_Text block:_
───
He stated that the crowding out effect of borrowing locally has taken its tolls on the private sector in securing funds, adding that in order to secure private sector driven development, managers of the economy need to address this angle. To shore up the revenue base to support the budget deficit, Olawale advocated for a more concrete partnership with critical stakeholders like the Nigeria Employers‘ Consultative Association (NECA), in rallying revenue support within its constituents of Organized Private Sector, as it is noticeable that non-oil revenue is more stable than the oil revenue.

He stated, “Constant engagement with critical stakeholders in the Niger-Delta region to ensure conducive environment for oil production, distribution and export, would help in achieving the Revenue projection”.

However, going forward, NECA requested that both the fiscal policy makers and the Legislature, should have a strategic plan on easing off deficit budgeting and endeavour to maintain the deficit within the 3% level threshold stipulated in the Fiscal Responsibility Act, 2007 over the coming years.

The NECA Director General emphasized that the lower budget deficit would help in reducing the rate of domestic debt accumulation and the resulting debt service payments, contain deficit monetization and attendant macroeconomic dislocations.

Meanwhile some experts have described the Federal Government’s plans to borrow additional $5.513 billion from multilateral sources as inevitable and necessary, after the COVID-19 pandemic devastated the global economy, leaving many nations with no option than to borrow to augment unanticipated budgetary shortfalls.

But they have also warned that the funds be judiciously spent on infrastructure and other areas that will help to quickly reflate the economy. The external borrowing plan according to the government, gives the country better options of lower interest rate and long tenors.

But the fresh borrowings have raised  concerns over the possibility of Nigeria entering into a debt trap with myriads of loans from across the world.

Already, the Organised Private Sector (OPS), has said the growing national debt was a cause for concern after it grew from N12.6 trillion in 2015 to N27.4 trillion at the end of 2019.

Odilim Enwegbara, a Developmental Economist told Daily Sun he fully supports deficit financing through borrowing and quantitative easing, as there were really no alternatives on ground to lift the economy out of the doldrums.
───
Scene geometry reasoning data:
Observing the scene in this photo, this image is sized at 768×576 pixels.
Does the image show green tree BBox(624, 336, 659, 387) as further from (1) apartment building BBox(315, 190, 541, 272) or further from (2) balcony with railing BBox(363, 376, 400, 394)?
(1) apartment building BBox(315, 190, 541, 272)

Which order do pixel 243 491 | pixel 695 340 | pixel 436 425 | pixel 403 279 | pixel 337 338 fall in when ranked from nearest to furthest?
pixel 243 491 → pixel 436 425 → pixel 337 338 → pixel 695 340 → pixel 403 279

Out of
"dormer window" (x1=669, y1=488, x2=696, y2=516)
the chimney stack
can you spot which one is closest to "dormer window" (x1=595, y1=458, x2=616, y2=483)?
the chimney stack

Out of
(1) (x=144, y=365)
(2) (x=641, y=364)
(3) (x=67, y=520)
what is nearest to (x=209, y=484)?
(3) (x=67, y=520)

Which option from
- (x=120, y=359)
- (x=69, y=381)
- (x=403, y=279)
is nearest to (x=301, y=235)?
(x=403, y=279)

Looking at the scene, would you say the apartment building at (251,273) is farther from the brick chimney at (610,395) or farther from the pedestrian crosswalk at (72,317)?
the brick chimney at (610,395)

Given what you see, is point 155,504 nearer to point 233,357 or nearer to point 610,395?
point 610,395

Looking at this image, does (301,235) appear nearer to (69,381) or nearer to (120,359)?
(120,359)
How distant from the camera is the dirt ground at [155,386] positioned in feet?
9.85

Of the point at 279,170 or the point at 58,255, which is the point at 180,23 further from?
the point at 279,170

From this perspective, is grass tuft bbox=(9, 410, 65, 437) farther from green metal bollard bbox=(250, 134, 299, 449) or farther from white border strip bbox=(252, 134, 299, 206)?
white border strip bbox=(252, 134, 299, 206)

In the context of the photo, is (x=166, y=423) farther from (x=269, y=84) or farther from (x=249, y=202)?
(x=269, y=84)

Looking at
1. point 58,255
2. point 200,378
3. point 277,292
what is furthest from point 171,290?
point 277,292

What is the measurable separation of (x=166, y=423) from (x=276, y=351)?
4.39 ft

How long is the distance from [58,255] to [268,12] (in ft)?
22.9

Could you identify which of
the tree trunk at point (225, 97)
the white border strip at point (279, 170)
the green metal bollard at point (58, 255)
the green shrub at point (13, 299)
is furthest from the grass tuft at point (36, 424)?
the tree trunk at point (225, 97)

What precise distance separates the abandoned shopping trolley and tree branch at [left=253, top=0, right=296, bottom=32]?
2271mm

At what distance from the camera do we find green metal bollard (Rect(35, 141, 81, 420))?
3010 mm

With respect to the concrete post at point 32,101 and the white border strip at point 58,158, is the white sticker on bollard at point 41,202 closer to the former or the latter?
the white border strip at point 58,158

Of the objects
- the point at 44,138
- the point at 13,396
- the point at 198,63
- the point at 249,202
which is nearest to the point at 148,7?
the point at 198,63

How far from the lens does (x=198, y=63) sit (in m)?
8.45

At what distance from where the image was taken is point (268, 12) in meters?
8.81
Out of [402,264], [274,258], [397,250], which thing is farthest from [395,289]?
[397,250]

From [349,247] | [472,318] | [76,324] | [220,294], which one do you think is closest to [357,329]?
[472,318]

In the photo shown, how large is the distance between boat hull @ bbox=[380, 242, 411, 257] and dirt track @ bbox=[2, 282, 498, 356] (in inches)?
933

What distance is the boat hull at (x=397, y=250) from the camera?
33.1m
───
_Tasks and exercises:_
**A)** Quote the article on Nigerian government borrowing from "But they have" through "of the doldrums.".
**B)** In the article on Nigerian government borrowing, what deficit threshold does the Fiscal Responsibility Act, 2007 stipulate?
The listing has no connection to the article on Nigerian government borrowing.

_Answers for this exercise:_
**A)**
But they have also warned that the funds be judiciously spent on infrastructure and other areas that will help to quickly reflate the economy. The external borrowing plan according to the government, gives the country better options of lower interest rate and long tenors.

But the fresh borrowings have raised  concerns over the possibility of Nigeria entering into a debt trap with myriads of loans from across the world.

Already, the Organised Private Sector (OPS), has said the growing national debt was a cause for concern after it grew from N12.6 trillion in 2015 to N27.4 trillion at the end of 2019.

Odilim Enwegbara, a Developmental Economist told Daily Sun he fully supports deficit financing through borrowing and quantitative easing, as there were really no alternatives on ground to lift the economy out of the doldrums.

**B)** The 3% level.